Action item A: In the cloth simulation assignment, how many neighboring nodes does a node in the center of the cloth interact with when δ is 2?

Document excerpt:

.....

Assignment 2 COMP3320 - Cloth Simulation

Worth 20%, due by 5PM Friday 28th October, 2022

Please read this document in full before attempting the assignment to ensure you are fully aware of the task requirements

This project extends the concepts introduced in assignment 1 to build a simulation of a piece of cloth falling under gravity onto a stationary spherical ball. The cloth is modelled as a 2-D rectangular network, where node $(x,y)$ ($x$ and $y$ are integers) in an ($N*N$) square network interacts with all other nodes $(x',y')$ such that $(x-\delta \le x' \le x+\delta,y-\delta \le y' \le y+\delta)$ where $\delta$ is some (low value) integer. Thus if $\delta=1$ a typical node in the center of the cloth will interact with 8 neighboring nodes, while if $\delta=2$ there are 24 interactions to consider. When a node is located near the cloth edge there will be fewer interactions. Thus in contrast to the MD simulation, each node in the network interacts with a finite number of other nodes, making the evaluation of the total interaction potential scale as $O(N)$, where N is the number of nodes.

Between each pair of nodes $i$ and $j$, we define an interaction given by Hooke's law. The potential energy is

$$PE_{ij} = K * (R_{ij}-E_{ij})$$

Where $K$ is the force constant determining how stiff the spring (or cloth) is, $R_{ij}$ is the Euclidean distance between the two nodes and $E_{ij}$ is the equilibrium distance between these two nodes. For example if node (1,1) and node (1,2) have equilibrium distance $E_{(1,1)(1,2)}=d$ then node (1,1) and node (2,2) have equilibrium distance $E_{(1,1)(2,2)}=d\sqrt{2}$. Exactly like the first assignment, the force on each node can be calculated using the first derivative of the potential energy such that the force contribution on node $i$ from node $j$ assuming they are within the required distance is

$$F_{x_{ij}} = K * \frac{(R_{ij}-E_{ij}) * (x_i - x_j)}{R_{ij}}$$

Each node is given a constant mass $m$, noting that the force and acceleration are related by $F=ma$. The cloth is initially positioned in the xz plane and subjected to a gravitational force g in the y direction. As a consequence, the cloth will slowly fall under gravity.

Positioned below the cloth is a ball of radius, r, such that the centre of the cloth is located 1+r units above the centre of the ball. The cloth is allowed to fall under gravity until it collides with the ball. You follow the motions of the nodes using the same velocity verlet algorithm that you used for the MD program in assignment 1. The difference arises when a node in the cloth hits the ball. You detect this by noticing that the updated position of the node is within the radius of the ball. At this point, you move the node to the nearest point on the surface of the ball.

.....

Action item B: Return the five lines of the listing below word for word, leaving out the pictures.

.....

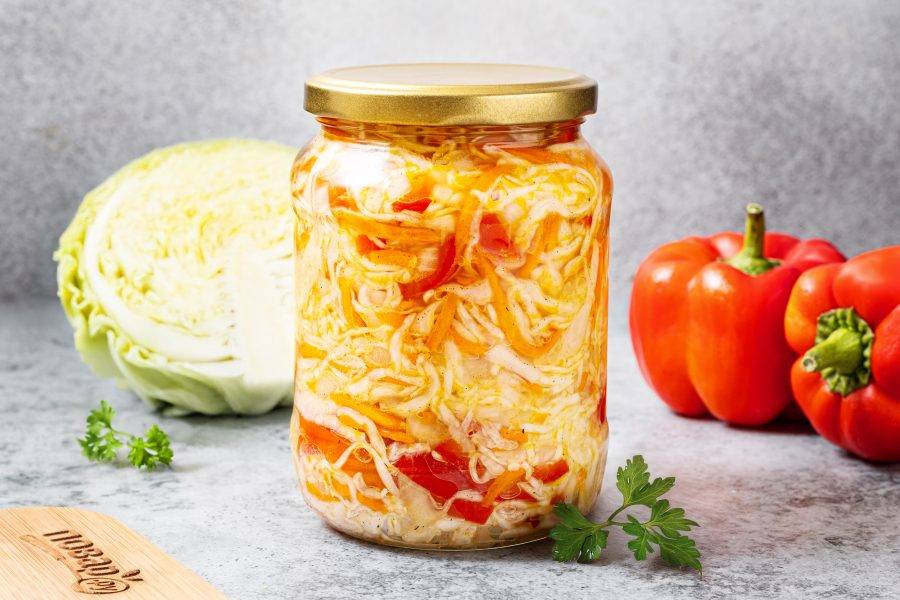 Капуста с перцем на зиму готова!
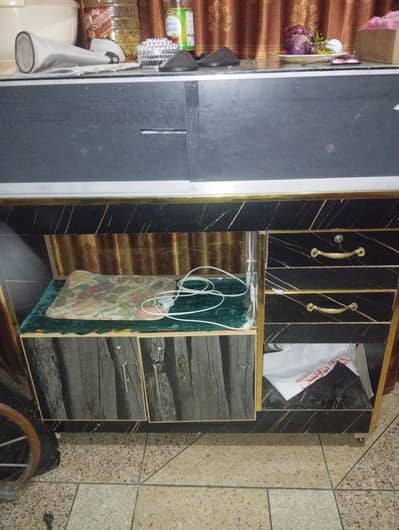 showcase urgent sale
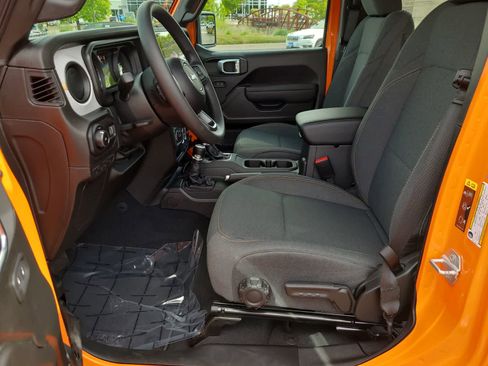 New 2026 Jeep Wrangler Unlimited Sport AWD/4WD image 19
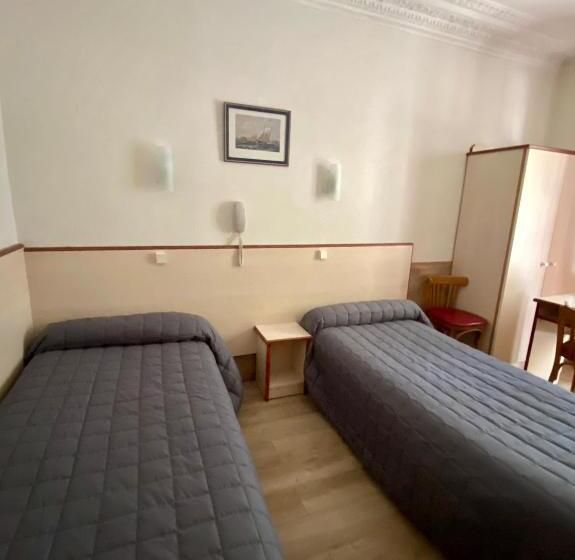 اتاق استاندارد, Studia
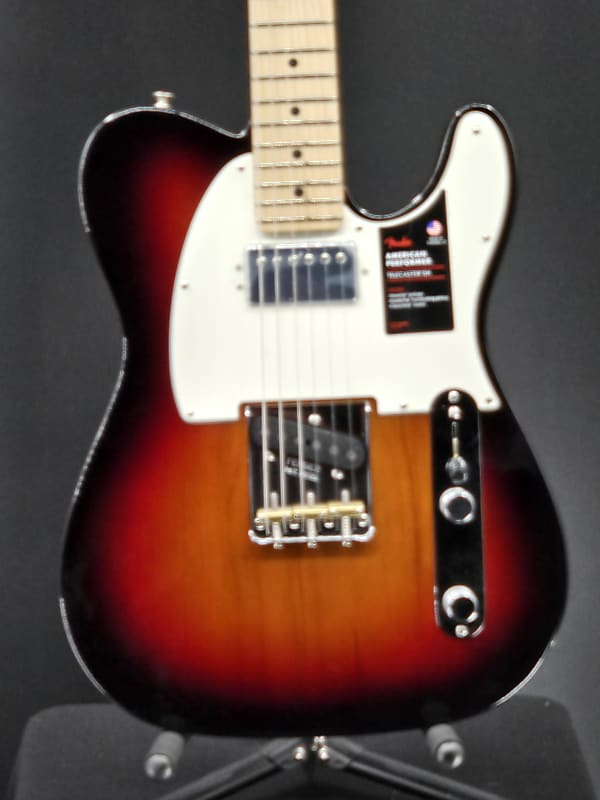 Fender American Performer Telecaster with Humbucking, Maple Fingerboard, 3-Color Sunburst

.....

Task solution A: 24

Task solution B:
 Капуста с перцем на зиму готова!
 showcase urgent sale
 New 2026 Jeep Wrangler Unlimited Sport AWD/4WD image 19
 اتاق استاندارد, Studia
 Fender American Performer Telecaster with Humbucking, Maple Fingerboard, 3-Color Sunburst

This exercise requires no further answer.